Kenya imported 22,362 tons of seafood (mainly Pacific mackerel and tilapia) in 2018, a rise of 11.8 percent on the previous year. But anger over cheap Chinese imports overlooks the relative inaction by Kenya in developing its own fisheries and aquaculture sectors. Kenya last year hosted a global conference on developing a “sustainable blue ocean” but the country hasn’t been able to develop aquaculture on its Indian Ocean coastline and remains a net importer of seafood. The bulk of the country’s supply comes from Lake Victoria, which it shares with Tanzania and Uganda.

While China is currently focused on exporting seafood into Kenya, it may eventually see the potential of establishing its own aquaculture and feed firms in the country, as they have in Ghana and elsewhere in Africa, where the domestic aquaculture sector generally suffers from poor production and management techniques, as well as a relative lack of training and extension services.

That shift may be hastened by the ongoing movement by China to crack down on its aquaculture sector to achieve a more environmentally sustainable output.

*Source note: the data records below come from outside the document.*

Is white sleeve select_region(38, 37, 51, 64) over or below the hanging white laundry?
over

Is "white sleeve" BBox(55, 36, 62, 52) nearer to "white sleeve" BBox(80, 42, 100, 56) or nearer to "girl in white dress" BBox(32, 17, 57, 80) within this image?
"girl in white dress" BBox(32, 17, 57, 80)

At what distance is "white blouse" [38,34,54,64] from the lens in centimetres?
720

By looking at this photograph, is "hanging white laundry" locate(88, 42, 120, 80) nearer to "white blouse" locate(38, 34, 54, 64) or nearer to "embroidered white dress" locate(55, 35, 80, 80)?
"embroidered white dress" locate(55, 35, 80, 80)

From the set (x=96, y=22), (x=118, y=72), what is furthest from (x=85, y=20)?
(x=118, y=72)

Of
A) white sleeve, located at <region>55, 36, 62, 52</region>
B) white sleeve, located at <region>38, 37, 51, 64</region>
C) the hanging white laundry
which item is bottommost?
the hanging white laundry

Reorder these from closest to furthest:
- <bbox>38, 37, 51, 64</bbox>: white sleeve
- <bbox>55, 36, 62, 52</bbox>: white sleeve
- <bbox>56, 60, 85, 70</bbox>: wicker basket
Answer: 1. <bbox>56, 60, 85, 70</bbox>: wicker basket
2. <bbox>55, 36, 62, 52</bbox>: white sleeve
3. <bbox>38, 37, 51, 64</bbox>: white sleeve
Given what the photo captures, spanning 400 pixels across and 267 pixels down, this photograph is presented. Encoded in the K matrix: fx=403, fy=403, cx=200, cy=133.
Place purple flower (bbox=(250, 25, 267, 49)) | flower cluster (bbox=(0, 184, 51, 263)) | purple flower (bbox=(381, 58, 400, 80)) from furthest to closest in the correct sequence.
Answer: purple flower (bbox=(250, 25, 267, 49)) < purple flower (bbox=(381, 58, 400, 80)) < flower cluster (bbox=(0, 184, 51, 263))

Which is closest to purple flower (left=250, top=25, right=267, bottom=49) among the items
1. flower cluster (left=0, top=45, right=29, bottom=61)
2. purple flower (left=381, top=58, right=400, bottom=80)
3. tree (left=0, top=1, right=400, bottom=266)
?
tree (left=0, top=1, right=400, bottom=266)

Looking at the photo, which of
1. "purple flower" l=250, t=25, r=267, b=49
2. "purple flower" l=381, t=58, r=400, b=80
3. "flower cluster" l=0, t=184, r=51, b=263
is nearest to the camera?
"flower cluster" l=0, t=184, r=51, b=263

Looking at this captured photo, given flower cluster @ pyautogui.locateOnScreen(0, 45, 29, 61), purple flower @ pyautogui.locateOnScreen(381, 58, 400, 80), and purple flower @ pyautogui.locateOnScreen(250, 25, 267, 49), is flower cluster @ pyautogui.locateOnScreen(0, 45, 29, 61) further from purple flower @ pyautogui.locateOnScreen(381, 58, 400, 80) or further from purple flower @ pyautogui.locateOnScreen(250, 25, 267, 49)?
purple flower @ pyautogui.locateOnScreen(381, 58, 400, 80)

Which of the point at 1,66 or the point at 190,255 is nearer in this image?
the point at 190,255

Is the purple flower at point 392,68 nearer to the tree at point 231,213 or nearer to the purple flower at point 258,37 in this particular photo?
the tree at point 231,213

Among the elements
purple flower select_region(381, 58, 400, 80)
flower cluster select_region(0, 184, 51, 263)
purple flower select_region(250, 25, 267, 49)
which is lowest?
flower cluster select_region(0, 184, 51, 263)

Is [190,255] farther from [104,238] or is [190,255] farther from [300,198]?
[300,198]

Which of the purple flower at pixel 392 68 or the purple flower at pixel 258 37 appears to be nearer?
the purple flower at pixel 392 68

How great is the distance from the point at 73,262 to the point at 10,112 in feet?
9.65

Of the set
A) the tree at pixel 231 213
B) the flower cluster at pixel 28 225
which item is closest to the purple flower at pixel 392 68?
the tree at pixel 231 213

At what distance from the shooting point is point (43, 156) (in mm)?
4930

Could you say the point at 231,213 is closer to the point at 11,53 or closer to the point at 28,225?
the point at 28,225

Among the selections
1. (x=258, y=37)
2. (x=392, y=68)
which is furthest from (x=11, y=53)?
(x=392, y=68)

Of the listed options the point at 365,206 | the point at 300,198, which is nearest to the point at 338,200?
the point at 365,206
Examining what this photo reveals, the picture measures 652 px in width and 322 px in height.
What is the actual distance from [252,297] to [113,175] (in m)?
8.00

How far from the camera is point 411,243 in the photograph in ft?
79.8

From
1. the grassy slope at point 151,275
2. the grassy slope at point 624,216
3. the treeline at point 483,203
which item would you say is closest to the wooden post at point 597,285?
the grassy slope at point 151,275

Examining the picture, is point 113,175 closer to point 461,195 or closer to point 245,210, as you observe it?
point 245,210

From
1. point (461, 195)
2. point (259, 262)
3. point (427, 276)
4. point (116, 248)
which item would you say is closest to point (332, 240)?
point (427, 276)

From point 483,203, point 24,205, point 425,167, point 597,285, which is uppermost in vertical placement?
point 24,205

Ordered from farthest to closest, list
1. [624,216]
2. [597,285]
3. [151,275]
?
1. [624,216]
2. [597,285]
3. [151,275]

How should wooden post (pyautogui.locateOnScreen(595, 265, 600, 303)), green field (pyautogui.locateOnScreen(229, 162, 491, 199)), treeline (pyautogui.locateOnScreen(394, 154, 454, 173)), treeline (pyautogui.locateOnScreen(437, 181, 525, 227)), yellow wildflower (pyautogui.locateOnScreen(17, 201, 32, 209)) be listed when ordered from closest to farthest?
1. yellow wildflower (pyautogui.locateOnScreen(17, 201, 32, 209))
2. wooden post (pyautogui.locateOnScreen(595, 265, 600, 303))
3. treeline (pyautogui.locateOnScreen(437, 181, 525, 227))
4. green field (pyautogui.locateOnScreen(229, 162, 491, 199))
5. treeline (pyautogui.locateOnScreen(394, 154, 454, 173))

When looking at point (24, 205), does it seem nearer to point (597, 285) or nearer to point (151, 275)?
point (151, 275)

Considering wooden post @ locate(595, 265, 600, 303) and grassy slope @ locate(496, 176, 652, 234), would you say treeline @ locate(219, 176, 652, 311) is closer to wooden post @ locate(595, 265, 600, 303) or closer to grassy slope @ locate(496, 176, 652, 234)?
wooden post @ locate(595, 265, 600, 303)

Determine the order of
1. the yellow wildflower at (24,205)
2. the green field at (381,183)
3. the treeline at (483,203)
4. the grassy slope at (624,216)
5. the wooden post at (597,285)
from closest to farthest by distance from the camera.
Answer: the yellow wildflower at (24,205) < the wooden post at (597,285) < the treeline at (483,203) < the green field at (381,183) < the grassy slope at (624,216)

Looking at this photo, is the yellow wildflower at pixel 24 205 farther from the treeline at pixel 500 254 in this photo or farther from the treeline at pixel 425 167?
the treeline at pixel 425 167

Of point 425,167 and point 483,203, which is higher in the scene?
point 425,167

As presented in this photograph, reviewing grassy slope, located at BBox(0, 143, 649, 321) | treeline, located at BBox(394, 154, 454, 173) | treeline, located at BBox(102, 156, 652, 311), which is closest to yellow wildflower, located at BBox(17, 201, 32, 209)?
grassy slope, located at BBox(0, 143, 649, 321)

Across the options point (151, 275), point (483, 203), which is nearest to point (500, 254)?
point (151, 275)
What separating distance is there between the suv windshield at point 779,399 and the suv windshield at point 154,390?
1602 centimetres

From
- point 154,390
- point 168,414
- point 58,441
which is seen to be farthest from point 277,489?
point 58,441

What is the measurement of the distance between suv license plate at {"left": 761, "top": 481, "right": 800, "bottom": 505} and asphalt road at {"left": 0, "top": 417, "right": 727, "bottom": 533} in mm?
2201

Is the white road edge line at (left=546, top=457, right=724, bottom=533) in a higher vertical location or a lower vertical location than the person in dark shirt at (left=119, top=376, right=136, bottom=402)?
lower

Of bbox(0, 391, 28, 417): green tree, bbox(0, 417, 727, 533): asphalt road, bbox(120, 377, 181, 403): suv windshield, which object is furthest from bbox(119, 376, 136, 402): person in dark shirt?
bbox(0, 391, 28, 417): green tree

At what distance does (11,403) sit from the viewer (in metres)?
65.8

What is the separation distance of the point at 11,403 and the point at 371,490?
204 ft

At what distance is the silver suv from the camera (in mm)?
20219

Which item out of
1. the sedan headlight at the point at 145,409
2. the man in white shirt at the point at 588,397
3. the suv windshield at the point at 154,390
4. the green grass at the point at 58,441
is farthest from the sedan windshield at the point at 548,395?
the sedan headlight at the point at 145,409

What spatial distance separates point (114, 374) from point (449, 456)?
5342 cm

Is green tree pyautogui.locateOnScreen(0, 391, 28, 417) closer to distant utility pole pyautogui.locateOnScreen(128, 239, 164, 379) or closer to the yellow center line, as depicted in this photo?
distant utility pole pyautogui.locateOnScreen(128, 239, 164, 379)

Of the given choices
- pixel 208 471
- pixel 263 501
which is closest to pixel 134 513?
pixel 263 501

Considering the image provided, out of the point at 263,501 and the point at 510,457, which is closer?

That could mean lower volumes of tilapia seeking export buyers in places like Kenya. 

On the Kenyan side, a separate public outcry is growing over claims of dangerous levels of heavy metals in Chinese imported seafood. Last November, Kenyan President Uhuru Kenyatta promised a ban on Chinese seafood imports, but it has yet to come into effect. It’s perhaps unlikely that it will, given China’s huge leverage in the country by dint of its central role in the Kenyan economy. 

Data from Johns Hopkins University shows China had lent the Kenyan state nearly USD 10 billion (EUR 8.9 billion) as of late 2018.  To compare, Ethiopia owes Chinese state-run lenders USD 13.7 billion (EUR 12.1 billion), Uganda owes USD 2.96 billion (EUR 2.62), and Tanzania owes USD 2.34 billion (EUR 2.07). Some of the Kenyan debt was extended by the Exim Bank in Beijing, with the Kenyan Ports Authority – operator of key ports like Mombasa – as collateral. China holds 22 percent of Kenya’s external debt.

China’s outstanding bills, while providing leverage over African borrowers, could eventually turn into a liability, especially when viewed through the prism of its bilateral trade, which skewed in China’s favor. Kenya exported USD 96.9 million (EUR 85.7) worth of goods to China in 2017, while it imported USD 3.79 billion (EUR 3.35) in goods from China. Those statistics can be misleading – as of June 2018, India had nearly twice as big a share of Kenya’s imports, though China tranships much of its sales to Kenya through the United Arab Emirates, which ranked as the top source of Kenyan imports. Nonetheless, China ranked 32nd as a destination for Kenyan goods (Britain was in first place, followed by Uganda, Holland, Tanzania, and the U.S. in that order). Clearly – even taking into account any bias in the data due to transhipments – there is room for China to grow its purchases from Kenya to bring balance to a lopsided trading relationship. 

In order for China to see any of the money Kenya owes it, the trade relationship between the two countries has to be rebalanced. There to be more value-add in what Kenya ships to China. This will help Kenya grow its own economy, creating more customers for Chinese tilapia exporters, who are keen to diversify into Africa and away from dependence on the U.S. market.

And there has to be more value-add by Chinese firms in Kenya, rather than simply shipping in vast quantities of cheap manufactured goods from China. Chinese production of seafood and other items in Kenya for local markets can be a solution to Kenyan worries over trade imbalances and lack of competitiveness.